PAGE EXTRACT:
Scan-scatter fusion
This post is about the compiler optimisation with the coolest name: Fusion. In the functional literature it is sometimes called deforestation, which sounds rather less cool, and in fact somewhat undesirable. But I digress already. The post to follow is at a high level about a new optimisation we wanted to add to the Futhark compiler to handle a reasonably common (and quite important) class of parallel programs, how we changed our approach to make it tenable, how we also had to adjust our Futhark programming style to cater to this optimisation, and why that is not quite as horrible as it sounds. I will note in advance that the vast majority of the work was done by William Henrich Due, who is a PhD student here at DIKU, and one critical idea was suggested by Cosmin Oancea.
Background on fusion
Fusion is an optimisation that combines together data parallel operations in
order to avoid storing intermediate results in memory. The simplest example is
map-map fusion, which occurs when the output of a map is passed to another
map. For example, the expression
map (\y -> y + 2) (map (\x -> x * 2) xs)could be rewritten through fusion to
map (\x -> x * 2 + 2) xswhich, if we imagine the straightforward execution on a computer, performs fewer reads and writes to memory. Except for edge cases fusion does not affect the asymptotics of a program, but it is an important source of constant-time improvements. What is particularly important is that it allows a program to be structured as many small modular operations, which are easier to maintain than a single big one, without suffering any overhead. Indeed, I think the main advantage of optimising compilers is not to magically make code faster, but rather to allow us to write more modular and abstract code without suffering performance penalties.
The example above is a case of vertical fusion, where two operations are connected in a producer-consumer relationship. Another case of fusion is horizontal, where two parallel operations on the same input can be combined into a single parallel operation. For example,
(map (\x -> x + 2) xs,
map (\x -> x * 2) xs)could be turned into
unzip (map (\x -> (x+2, x*2)) xs)which means we have to read xs only once instead of twice. This example is
cluttered by the need for unzip - in the actual Futhark compiler, we use a
slightly different representation where operations such as map can take an
arbitrary number of inputs, and where the result is implicitly unziped, to
simplify internal bookkeeping.
There is also a combination of the two called diagonal fusion, but it requires explaining fusion in terms of dataflow graphs, and is not necessary to understand this post.
Fusion is probably the most important single optimisation that makes data
parallel languages fly. Apart from map-map fusion, a real fusion engine will
have a collection of rewrite rules for all other primitive constructs in the
language: map-reduce, map-scan, etc., with complexities to allow for
zip/unzip, intermediate operations such as transpositions and reshapes, and
so on. These add complexity without adding much to the story, so I will elide
them from this post - the overall goal remains unchanged, which is to reduce the
number of distinct data parallel operations.

DATA PROVIDED:

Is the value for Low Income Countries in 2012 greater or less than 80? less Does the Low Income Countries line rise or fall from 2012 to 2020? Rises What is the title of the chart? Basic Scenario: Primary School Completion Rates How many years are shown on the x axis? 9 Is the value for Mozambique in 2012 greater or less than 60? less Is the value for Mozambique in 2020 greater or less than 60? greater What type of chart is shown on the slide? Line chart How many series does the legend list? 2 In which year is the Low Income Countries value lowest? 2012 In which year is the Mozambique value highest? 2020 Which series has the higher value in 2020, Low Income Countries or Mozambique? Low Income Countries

* * *

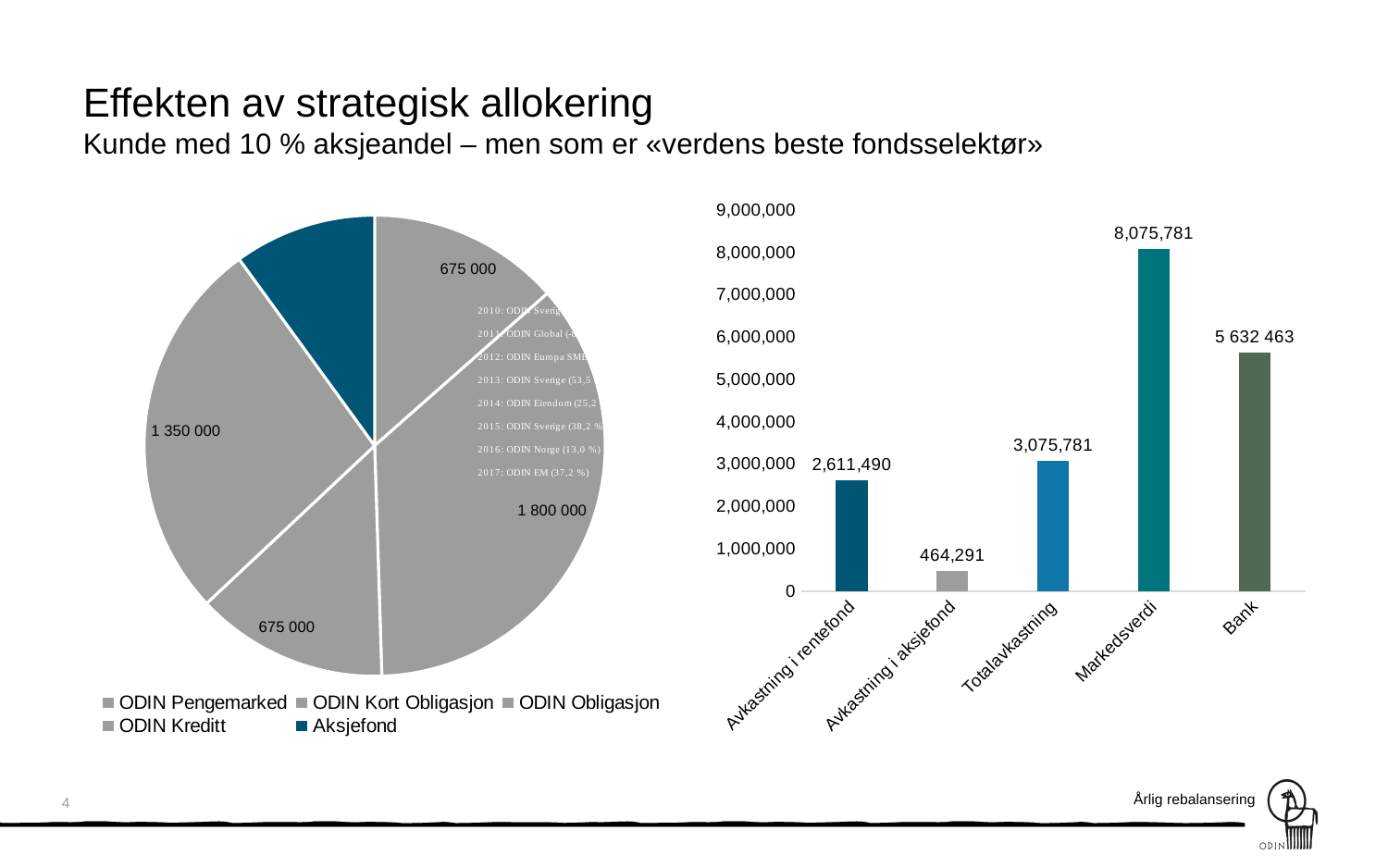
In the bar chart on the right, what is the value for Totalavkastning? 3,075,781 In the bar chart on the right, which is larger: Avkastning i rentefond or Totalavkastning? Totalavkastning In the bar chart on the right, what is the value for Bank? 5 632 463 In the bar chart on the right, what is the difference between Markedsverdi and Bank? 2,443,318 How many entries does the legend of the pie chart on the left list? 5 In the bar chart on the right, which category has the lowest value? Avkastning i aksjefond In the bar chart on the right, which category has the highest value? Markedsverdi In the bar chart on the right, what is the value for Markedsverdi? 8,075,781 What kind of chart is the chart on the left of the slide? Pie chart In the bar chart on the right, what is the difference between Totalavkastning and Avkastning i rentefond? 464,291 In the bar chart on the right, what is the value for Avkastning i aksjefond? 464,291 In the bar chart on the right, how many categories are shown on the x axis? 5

--

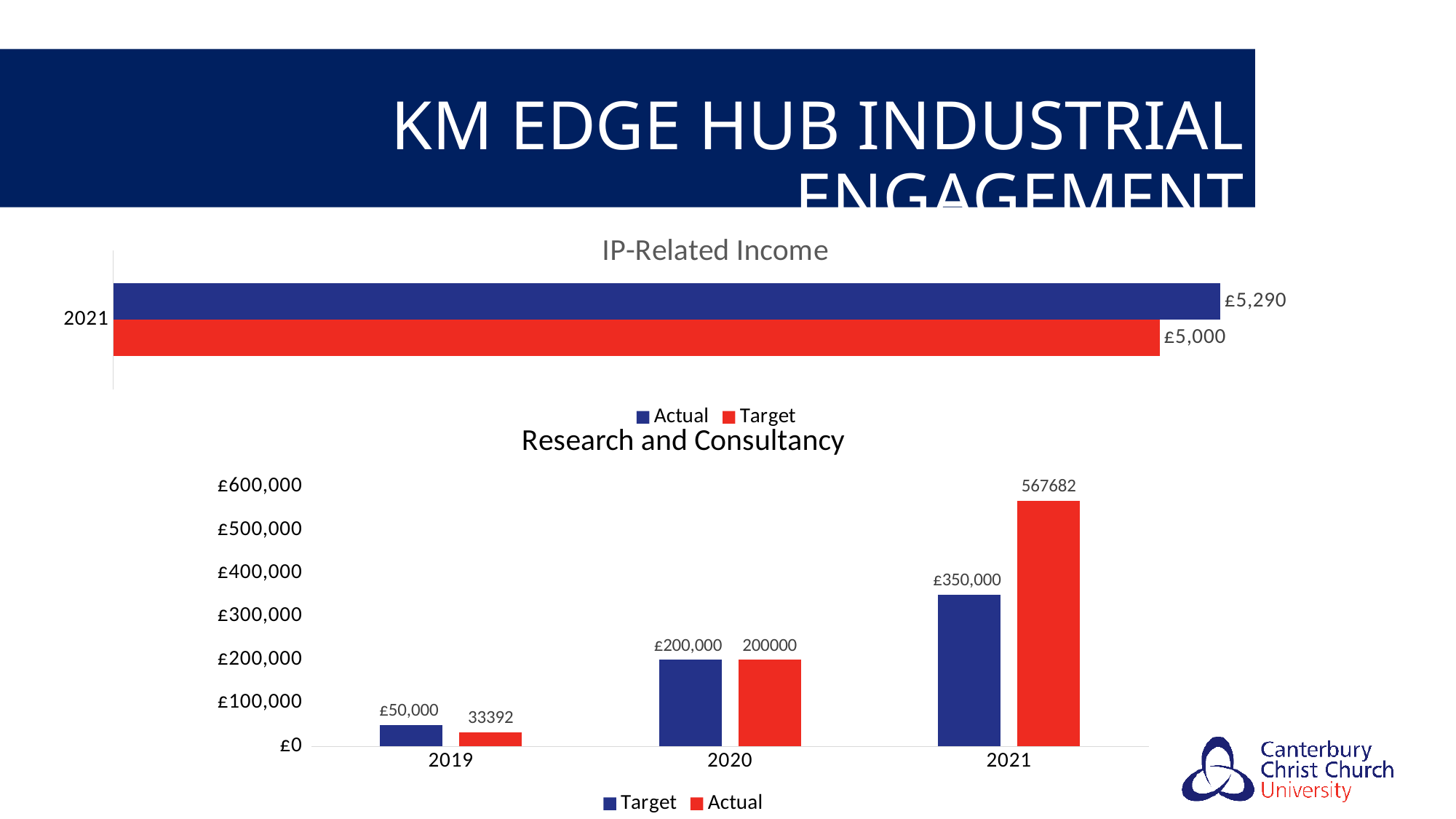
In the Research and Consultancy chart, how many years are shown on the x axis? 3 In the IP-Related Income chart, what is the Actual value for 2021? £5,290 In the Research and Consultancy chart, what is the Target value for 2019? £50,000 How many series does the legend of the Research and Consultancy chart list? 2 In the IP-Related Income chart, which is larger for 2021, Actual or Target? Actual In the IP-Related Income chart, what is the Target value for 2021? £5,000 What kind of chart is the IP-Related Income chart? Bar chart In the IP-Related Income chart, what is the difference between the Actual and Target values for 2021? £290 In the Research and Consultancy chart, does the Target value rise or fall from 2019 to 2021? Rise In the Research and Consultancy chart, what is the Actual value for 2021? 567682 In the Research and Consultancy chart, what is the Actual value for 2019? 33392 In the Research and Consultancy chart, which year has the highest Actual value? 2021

ACTIVITY A: Write out the part of the post on fusion between "The example above" and "simplify internal bookkeeping.", inclusive.
ACTIVITY B: In the post on fusion, what name is given to fusion in the functional literature?

EXERCISE RESPONSE A:
The example above is a case of vertical fusion, where two operations are connected in a producer-consumer relationship. Another case of fusion is horizontal, where two parallel operations on the same input can be combined into a single parallel operation. For example,
(map (\x -> x + 2) xs,
map (\x -> x * 2) xs)could be turned into
unzip (map (\x -> (x+2, x*2)) xs)which means we have to read xs only once instead of twice. This example is
cluttered by the need for unzip - in the actual Futhark compiler, we use a
slightly different representation where operations such as map can take an
arbitrary number of inputs, and where the result is implicitly unziped, to
simplify internal bookkeeping.

EXERCISE RESPONSE B: Deforestation.